**Excerpt**
◇ ◇ ◇ ◇ ◇
Almost everywhere, culture is a mosaic, a crazy quilt, a mishmash of widely diverse components. It’s not only music. Children’s reading lists at school range from South African stories to novels from Argentina. And food. Many of us look forward to sushi purchased fresh from the local grocery store, or linguini, or burritos, or meat loaf, or pad thai. And yes, you turn on your car radio and you’re likely to hear Chopin, or yodeling, or Bulgarian chant, or Dixieland. It’s as the New Yorker said of those in the United States-we’re living in the midst of an “all-American messiness.”
As the messiness goes, religion is right up there. On a recent Sunday one of my colleagues celebrated the Iranian New Year with a Sunday School class, went on to a performance where a woman portrayed an African American freed slave, Sojourner Truth, who talked with God and Jesus, and in the evening was enthralled by a sacred music concert in a Greek Orthodox Cathedral.
A professor at Harvard, Diana Eck, points out that these days, “the Buddhist temple is being erected down the road from the Mormon church; the mosque and synagogue are sharing the same busy urban street.” She notes that in the United States, there are more Muslims than Episcopalians. We have 1.3 million Hindus, and 600,000 native-born Buddhists, with another million or two converts. She asks, “What is Buddhism becoming as it grows in the soil of Arizona? What is India’s Sikh tradition becoming as American Sikhs . . . sing out their devotions and celebrate their holidays in Oklahoma City? How are American Muslims passing on their most cherished values in Houston or Seattle? How are American Hindus reshaping the complex religious and regional traditions of India in Nashville? And how are America’s Christians and Jews changing as they encounter new neighbors of other faiths and learn to work together on school boards and interfaith councils?”
◇ ◇ ◇ ◇ ◇
**Given entries**
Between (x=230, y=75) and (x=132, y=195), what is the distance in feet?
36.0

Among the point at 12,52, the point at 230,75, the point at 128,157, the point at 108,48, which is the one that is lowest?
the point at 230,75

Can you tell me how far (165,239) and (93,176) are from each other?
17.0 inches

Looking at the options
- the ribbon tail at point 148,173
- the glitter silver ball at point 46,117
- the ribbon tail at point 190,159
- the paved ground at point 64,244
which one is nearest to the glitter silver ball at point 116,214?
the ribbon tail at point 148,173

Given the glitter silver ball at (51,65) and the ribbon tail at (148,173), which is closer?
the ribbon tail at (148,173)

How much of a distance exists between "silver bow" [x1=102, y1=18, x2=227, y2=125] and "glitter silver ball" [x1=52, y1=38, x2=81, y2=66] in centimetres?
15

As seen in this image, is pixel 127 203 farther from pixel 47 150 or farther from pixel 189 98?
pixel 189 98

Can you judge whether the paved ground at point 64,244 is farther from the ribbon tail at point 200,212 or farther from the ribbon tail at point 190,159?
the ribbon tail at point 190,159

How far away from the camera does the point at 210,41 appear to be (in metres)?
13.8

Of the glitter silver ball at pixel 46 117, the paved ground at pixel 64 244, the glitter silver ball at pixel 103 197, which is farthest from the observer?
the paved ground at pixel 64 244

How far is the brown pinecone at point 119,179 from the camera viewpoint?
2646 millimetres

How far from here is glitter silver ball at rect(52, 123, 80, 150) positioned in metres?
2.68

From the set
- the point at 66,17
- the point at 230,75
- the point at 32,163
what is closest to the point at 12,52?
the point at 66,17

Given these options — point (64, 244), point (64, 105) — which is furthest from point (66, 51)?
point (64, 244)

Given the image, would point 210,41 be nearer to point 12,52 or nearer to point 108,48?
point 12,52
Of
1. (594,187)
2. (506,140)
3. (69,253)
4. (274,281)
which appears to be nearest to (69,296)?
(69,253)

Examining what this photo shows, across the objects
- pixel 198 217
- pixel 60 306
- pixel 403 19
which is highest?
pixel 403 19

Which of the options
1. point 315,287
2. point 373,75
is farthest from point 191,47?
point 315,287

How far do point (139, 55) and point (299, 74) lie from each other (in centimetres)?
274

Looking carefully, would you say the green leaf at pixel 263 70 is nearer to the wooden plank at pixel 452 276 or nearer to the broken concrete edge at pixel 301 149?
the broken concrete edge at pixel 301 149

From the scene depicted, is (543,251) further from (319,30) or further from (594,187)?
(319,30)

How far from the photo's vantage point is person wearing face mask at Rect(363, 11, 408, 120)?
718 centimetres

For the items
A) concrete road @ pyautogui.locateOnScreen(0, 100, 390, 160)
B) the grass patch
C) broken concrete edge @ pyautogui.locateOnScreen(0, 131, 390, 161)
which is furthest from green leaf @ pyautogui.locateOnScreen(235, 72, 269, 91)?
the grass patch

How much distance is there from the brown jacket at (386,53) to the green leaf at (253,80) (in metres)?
◇ ◇ ◇ ◇ ◇
**The task**
Continue the excerpt on America's mix of cultures and religions, picking up right after its final sentence.

**Response to the task**
We are living in a religious hubbub. Some Unitarian Universalist children attend Hebrew School as well as Sunday School, or Sunday School and CCD, or Sunday School and family celebrations at a Hindu temple. And a large number of you regularly step back into the religion of your own up-bringing when the occasion arises at holiday time or at family weddings and funerals.
And you know what I think? I think it’s a blast. It’s as the article says: “messiness of contemporary taste is something to be savored. . . . Lean forward and listen.”
Sure, you find yourself on occasion wondering whether you should cover your head or remove your shoes or eat the little plate of food or offer it up as a treat for the gods. What are the purple beads for? Or the white flags fluttering in the wind? What are you supposed to do with Holy Water? But I don’t read Hebrew! Why aren’t there any chairs? Should I be kneeling? What page are they on? What language is that, anyhow? And what do we do amidst our unfamiliarity? As Unitarian Universalists, we open ourselves to the experience and we “lean forward and listen.”
About five years ago a two-volume set of books came out called, How to Be a Perfect Stranger, a kind of Miss Manners of religious etiquette. You read through it and learn that women should cover their hair before entering the prayer area of a mosque. You learn that it’s rude to leave a Jewish service when the Torah is being taken out or returned to the ark, and that the Methodist church does not refuse communion to any Christian, but you must be a Christian. We discover that in The Reformed Church in America, non-Christians must not join in saying the Confession of Faith-the Apostle’s Creed-and that in some Mennonite churches, neither open-toed shoes nor jewelry are permissible. You learn, above all, that across the board-whether you are visiting a Catholic church or a Hindu temple or any of the Protestant denominations, it is offensive for you as a guest to participate in any part of the service that you don’t believe in. It is considered rude to join in saying a prayer with the others if you don’t believe the words of the prayer. Participating in somebody else’s liturgy is not a “when in Rome, do as the Romans do,” kind of thing.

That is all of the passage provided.